Some of these operational risks faced by the banks are: Payment of crone cheque, ATM pin code thief, cheque incorrectly cleared and paid, and wrongly honouring a fake cheque and the like.

There is the need for banks to take the operational risk control process seriously by educating & training their staff on regular bases. In recent times, the rise in the quest for banks to pose huge profit at the end of the year has shifted the focus from concentrating on the most operational risk that confronts their operations.

Robust systems should be put in place at all levels of the bank’s operations to identify risk and assess its severity with recommendations to mitigate the risk.

Causes of operational risk

Operational risk has several causes which may occur as a result of the people or systems used by the bank. Unfortunately it is very difficult to prepare an exhaustive list of causes of operational risk. Most of them may occur from unknown and unexpected sources. A cursory review and study of operational risks that are inherent in a bank’s operations can be categorised into three types.

People Risk:

This risk is very prevalent in most banks due to the lack of training for the staff of the bank to equip them to be able to identify some of the red flags when they show up. Incompetency and lack of experience with skill also contribute to banks recording huge losses as a result of the risk associated with the day-to-day operations.

Banks not remunerating their staff well is also an operational risk, reasons being that the staff will not concentrate on the bank business but rather focus on the family issues they face.

Information technology risk: 

The failure of the information technology system and software implementation process of a bank causes losses to the bank. There have being numerous instances where banks lose huge sums of cash during implementation processes of new software as a result of lack of training and understanding of the software.
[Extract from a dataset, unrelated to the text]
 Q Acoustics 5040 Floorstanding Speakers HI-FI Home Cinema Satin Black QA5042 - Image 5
The hacking of the computer network by outsiders, and the programming errors that can take place any time can cause losses to the bank; ATM card fraud, Internet banking lapses and the like.

Process-related risks: 

Possibilities of errors in information processing, data transmission, data retrieval, and inaccuracy of result or output. The day-to-day transactions of the banking process have inherent risks associated with it, ie cheque payment, bankers draft & payment orders, credit appraisals etc.

What can be done to mitigate or control operational risk?
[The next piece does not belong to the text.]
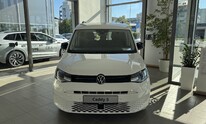 Volkswagen užitkové Caddy, Caddy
 There are many ways risks can be controlled. There are two broad categories for controlling risk:

• At the bank level

• At the government level—having binding regulations

Control at the bank level

At the bank level, the risks are controlled by having rules, systems and processes that enable prudent banking and that are difficult to circumvent. These rules, systems and processes can be at the branch level, the department or unit level, and the top management level. The aim of such rules is to control risk. Banking processes, wherever possible, are standardised to avoid ambiguous interpretation by staff. As an example, a cheque clearance requires clearance from the branch’s bank manager or the operations manager.

Some industry experts have revealed that no matter how robust the rules, systems and processes might be, they leave a bank open to risk. Operational risks can quickly become a contagion and lead to a collapse of a bank.
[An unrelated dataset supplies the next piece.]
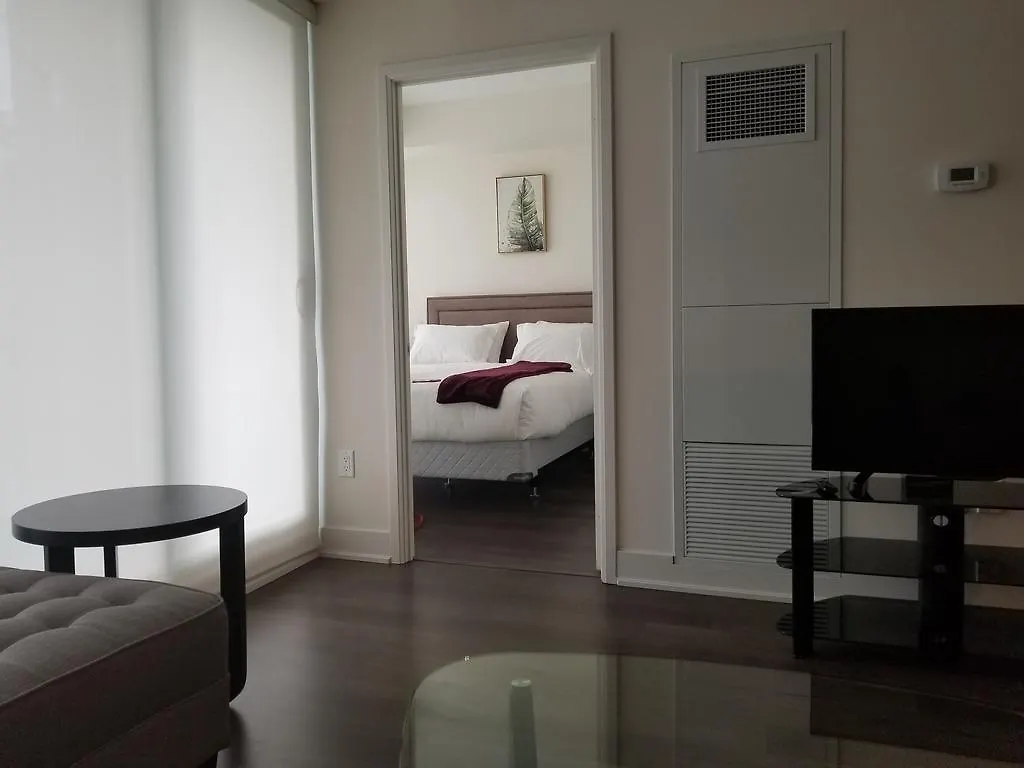Furnished Apartments At Yonge & Eglinton By Canvas Toronto 0*,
Most operational risk can be mitigated and controlled through training and education of the staff of the bank.

Control at the government level

To reduce the chances of such occurrences and to control losses and impacts on the economy, governments, through their central banks and other bodies, regulate the banking sector. In Ghana, the main body responsible for this is the Bank of Ghana. Such regulations aim to strengthen banks’ abilities to survive shocks and reduce the risk in the banking, capital and financial markets.